Lors des funérailles d'Alex Zanardi, son fils Niccolò a déclaré : « Le secret, c'est de sourire dans les petites choses. »
Lors de la cérémonie funéraire à la basilique Santa Giustina, Niccolò Zanardi a offert un hommage profondément personnel à son père, mettant de côté son image publique pour évoquer sa vie familiale et quotidienne. D'un ton à la fois émouvant et léger, il a expliqué : «Je vais vous parler un peu de l'Alex de la maison. Pas celui qui remporte des Jeux paralympiques, des championnats du monde, ou qui inspire les gens, mais celui qui prépare le café, qui fait de la pâte à pizza le samedi soir.Il a ensuite peint des scènes de famille qui transmettent une image intime et authentique : «Alex qui entre chez vous avec des lunettes qui ressemblent presque à un télescope de la NASA, son téléphone à au moins cinq mètres de son visage, une distance de sécurité. Et qui vous regarde et dit : « Écoute, lis-moi cette fiche SPID une seconde, je n'y comprends rien. Pourquoi Alex est là aussi ? »'».

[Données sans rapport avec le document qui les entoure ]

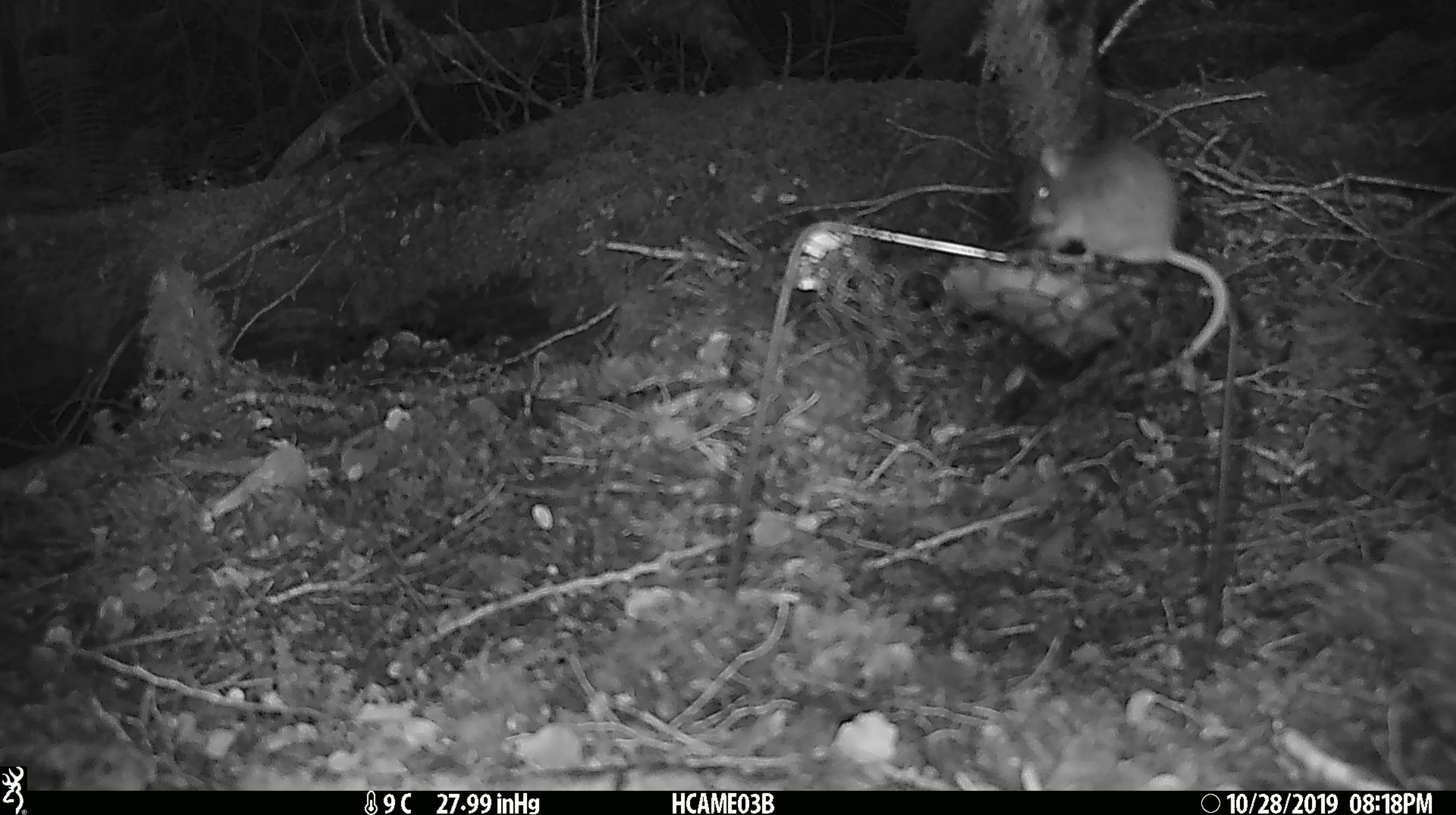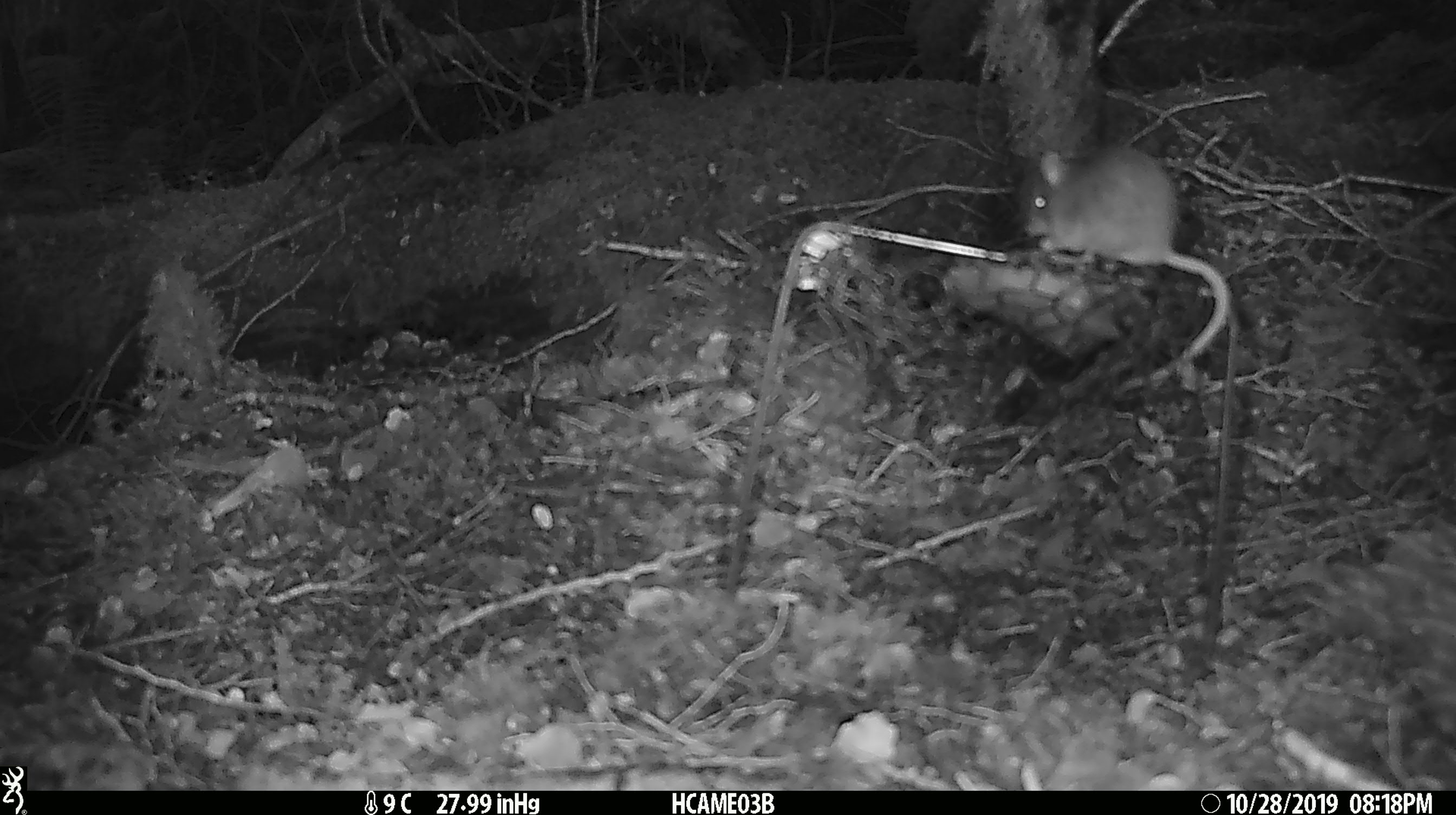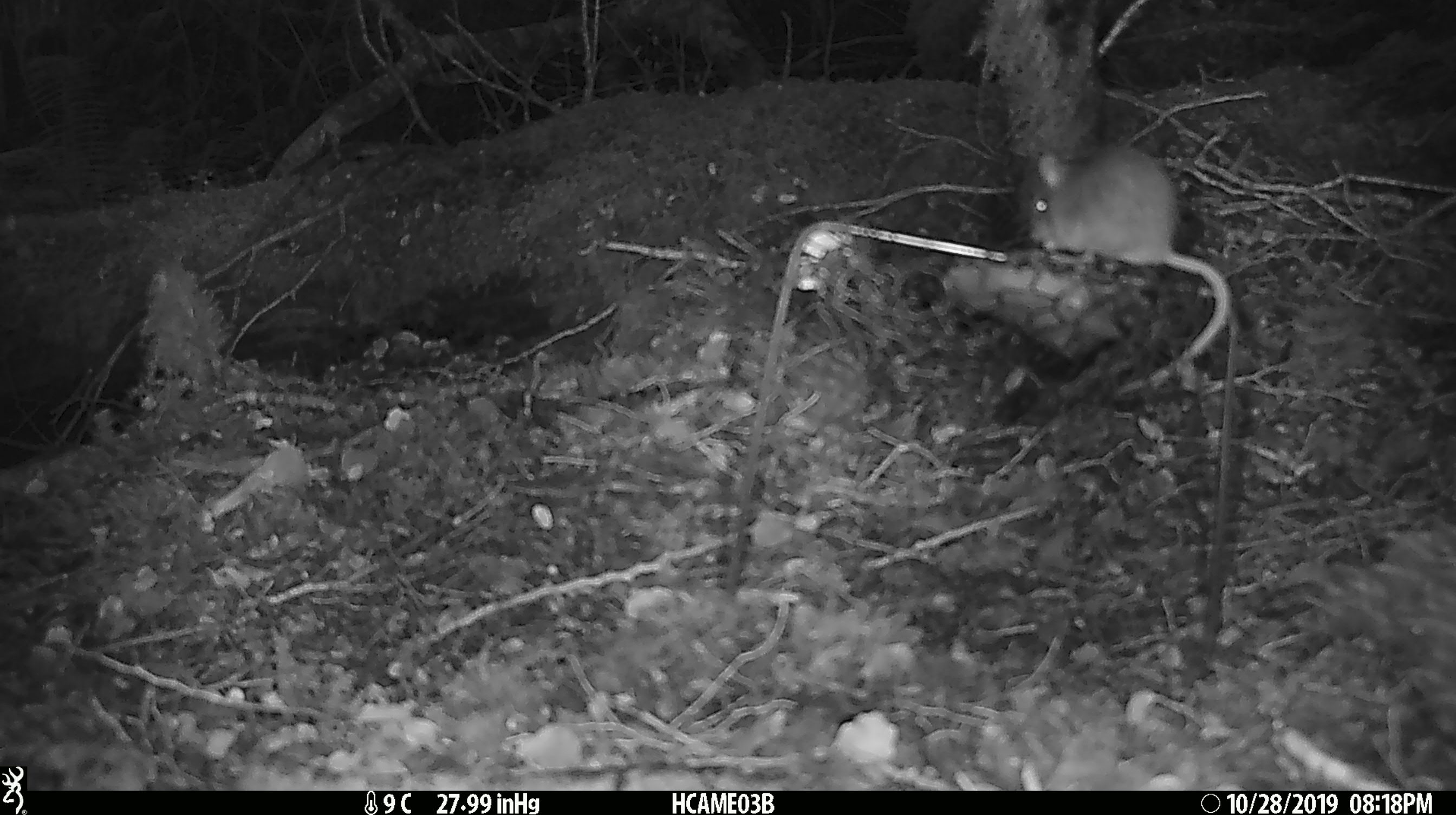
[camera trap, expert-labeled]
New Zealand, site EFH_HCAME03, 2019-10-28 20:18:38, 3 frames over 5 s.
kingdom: Animalia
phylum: Chordata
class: Mammalia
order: Rodentia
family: Muridae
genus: Mus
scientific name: Mus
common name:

De ces souvenirs quotidiens, Niccolò a tiré une leçon qu'il souhaitait partager avec toutes les personnes présentes, soulignant la valeur des petites choses dans la construction du bonheur : «Il n'est pas nécessaire de penser à de grands défis ou à de grandes réussites pour trouver le sourire, la joie et la satisfaction. Tout commence par les petites choses. Si vous trouvez le sourire dans les petites choses et que vous le faites chaque jour, vous aurez posé les meilleures bases pour construire une vie merveilleuse.Finalement, il a étendu cette pensée en une réflexion universelle, adressée non seulement à la mémoire de son père mais aussi à ceux qui l'écoutaient : «Il n'est pas nécessaire d'être Alex Zanardi pour avoir une vie merveilleuse.C'est la vérité. N'importe qui peut avoir une vie merveilleuse et épanouissante. Je souhaite à chacun, moi y compris, de pouvoir trouver un sourire chaque jour, même dans les petites choses.car c'est de là que sont construits les grands bâtiments ».